## GIVEN PASSAGE:
※

Ewing’s sarcoma is caused by the exchange of DNA between two chromosomes, a process known as a translocation. The new EWS-FLI1 gene is created when the EWS gene on chromosome 22 fuses to the FLI1 gene on chromosome 11, and its product is the fusion protein responsible for cancer formation. It is a so-called disordered protein, which means it does not have a rigid structure. A number of cancer-causing proteins are disordered.

In their 15-year search for a new treatment for Ewing’s sarcoma, Toretsky and his colleagues were the first to make a recombinant EWS-FLI1 fusion protein. They used it to discover that the fusion protein stuck to another protein, RNA helicase A (RHA), a molecule that forms protein complexes in order to control gene transcription. "We believe that when RHA binds to EWS-FLI1, the combination becomes more powerful at turning genes on and off," says the study’s first author, Hayriye Verda Erkizan, PhD, a postdoctoral researcher in Toretsky’s lab.

Then, from a library of 3,000 small molecules loaned to Georgetown from the National Cancer Institute, the researchers searched for a small molecule that would bind on to EWS-FLI1. They found one, and further discovered the same molecule, NSC635437, could stop EWS-FLI1’s fusion protein from sticking to RHA.

This was a wonderful discovery, Erkizan says, because the notion long accepted among scientists is that it is not possible to block protein-protein interactions given that the surface of many of these proteins are slippery - much too flexible for a drug to bind to.

※

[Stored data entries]
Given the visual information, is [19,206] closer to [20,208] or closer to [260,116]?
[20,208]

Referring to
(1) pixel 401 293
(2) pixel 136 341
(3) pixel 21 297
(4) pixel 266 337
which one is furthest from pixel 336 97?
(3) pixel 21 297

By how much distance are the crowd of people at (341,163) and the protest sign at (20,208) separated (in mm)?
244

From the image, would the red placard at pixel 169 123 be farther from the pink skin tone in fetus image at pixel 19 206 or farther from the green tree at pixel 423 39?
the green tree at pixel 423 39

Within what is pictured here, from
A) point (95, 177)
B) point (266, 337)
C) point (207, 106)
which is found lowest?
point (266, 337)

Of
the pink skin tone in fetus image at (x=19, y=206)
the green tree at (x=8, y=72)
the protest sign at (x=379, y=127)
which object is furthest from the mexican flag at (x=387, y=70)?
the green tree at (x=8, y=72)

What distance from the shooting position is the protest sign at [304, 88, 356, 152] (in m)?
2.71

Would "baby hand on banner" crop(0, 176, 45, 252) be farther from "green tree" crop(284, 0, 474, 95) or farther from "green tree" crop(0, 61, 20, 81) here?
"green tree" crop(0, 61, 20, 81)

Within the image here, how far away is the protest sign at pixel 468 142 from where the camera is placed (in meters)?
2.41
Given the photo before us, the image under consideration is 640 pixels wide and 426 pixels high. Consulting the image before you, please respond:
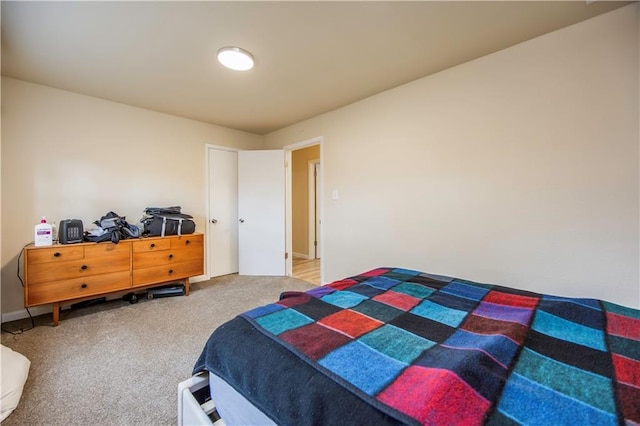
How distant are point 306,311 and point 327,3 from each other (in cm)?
174

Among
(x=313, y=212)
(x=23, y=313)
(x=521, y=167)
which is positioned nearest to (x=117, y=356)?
(x=23, y=313)

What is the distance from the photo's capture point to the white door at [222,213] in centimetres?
392

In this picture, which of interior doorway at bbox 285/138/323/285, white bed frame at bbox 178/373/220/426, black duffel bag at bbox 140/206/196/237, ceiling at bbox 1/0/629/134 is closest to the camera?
white bed frame at bbox 178/373/220/426

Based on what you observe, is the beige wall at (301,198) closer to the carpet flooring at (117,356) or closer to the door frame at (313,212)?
the door frame at (313,212)

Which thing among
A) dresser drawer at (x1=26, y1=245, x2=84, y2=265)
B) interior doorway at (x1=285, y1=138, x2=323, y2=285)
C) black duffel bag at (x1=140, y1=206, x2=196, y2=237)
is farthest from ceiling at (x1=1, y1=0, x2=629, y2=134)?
interior doorway at (x1=285, y1=138, x2=323, y2=285)

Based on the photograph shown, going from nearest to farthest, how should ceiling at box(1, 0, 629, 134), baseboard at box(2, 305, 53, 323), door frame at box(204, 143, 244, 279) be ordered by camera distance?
1. ceiling at box(1, 0, 629, 134)
2. baseboard at box(2, 305, 53, 323)
3. door frame at box(204, 143, 244, 279)

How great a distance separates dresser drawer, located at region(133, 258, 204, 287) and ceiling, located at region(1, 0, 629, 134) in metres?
1.91

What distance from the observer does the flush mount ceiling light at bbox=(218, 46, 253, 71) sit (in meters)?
2.02

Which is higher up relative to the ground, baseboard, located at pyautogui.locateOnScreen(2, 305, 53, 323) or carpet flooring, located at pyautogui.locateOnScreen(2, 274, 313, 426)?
A: baseboard, located at pyautogui.locateOnScreen(2, 305, 53, 323)

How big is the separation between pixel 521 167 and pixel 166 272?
3.57 metres

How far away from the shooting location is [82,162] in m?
2.86

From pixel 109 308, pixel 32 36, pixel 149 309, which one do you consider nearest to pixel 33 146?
pixel 32 36

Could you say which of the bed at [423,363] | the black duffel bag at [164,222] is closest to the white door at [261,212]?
the black duffel bag at [164,222]

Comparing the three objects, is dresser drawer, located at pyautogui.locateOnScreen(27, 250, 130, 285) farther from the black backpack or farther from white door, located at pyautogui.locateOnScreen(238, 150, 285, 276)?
white door, located at pyautogui.locateOnScreen(238, 150, 285, 276)
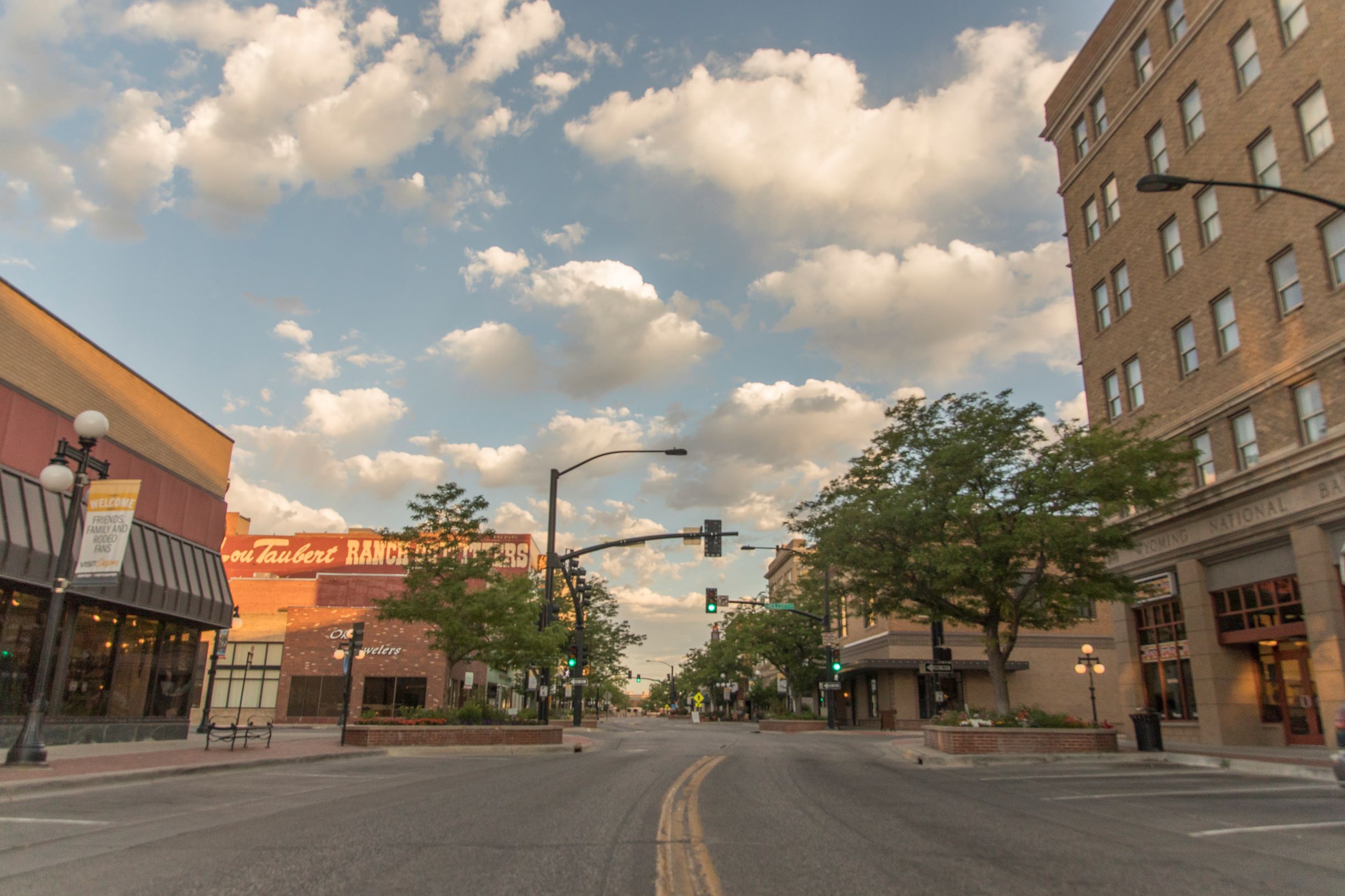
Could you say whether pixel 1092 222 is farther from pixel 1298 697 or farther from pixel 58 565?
pixel 58 565

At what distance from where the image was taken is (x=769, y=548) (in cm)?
3969

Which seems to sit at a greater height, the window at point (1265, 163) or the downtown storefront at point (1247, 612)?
the window at point (1265, 163)

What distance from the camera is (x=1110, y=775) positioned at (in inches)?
687

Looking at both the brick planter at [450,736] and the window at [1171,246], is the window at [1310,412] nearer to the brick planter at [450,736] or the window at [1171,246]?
the window at [1171,246]

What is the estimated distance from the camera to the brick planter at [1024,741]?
2259 cm

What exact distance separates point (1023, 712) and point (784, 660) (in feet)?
124

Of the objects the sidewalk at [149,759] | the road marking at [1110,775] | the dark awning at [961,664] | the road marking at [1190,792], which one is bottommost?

※

Extend the passage on the EWS-FLI1 fusion protein in Ewing's sarcoma, picking up after its final sentence. The material has no connection to the Ewing's sarcoma text.

They tested the agent in laboratory cell culture, and with the help of GUMC’s Drug Discovery Program, the researchers designed a stronger derivative compound they called YK-4-279. In this study, they tested YK-4-279 in two different animal models of Ewing’s sarcoma and found that the agent significantly inhibited the growth of tumors. There was an 80% reduction in the growth of treated tumors compared to untreated tumors.

Toretsky says that while the agent needs to be "optimized," these results serve as a proof of principle that inhibiting protein-protein interaction can work as a novel therapeutic that will target only cancer cells.

"We may be able to use this strategy to attack proteins we thought to be impervious to manipulation," he says.

The study was funded by grants from the National Institutes of Health, Children’s Cancer Foundation of Baltimore, MD, Go4theGoal Foundation, Dani’s Foundation of Denver, the Liddy Shriver Sarcoma Initiative, the Amschwand Sarcoma Cancer Foundation, the Burroughs-Wellcome Clinical Scientist Award in Translational Research, and the GUMC Drug Discovery Program.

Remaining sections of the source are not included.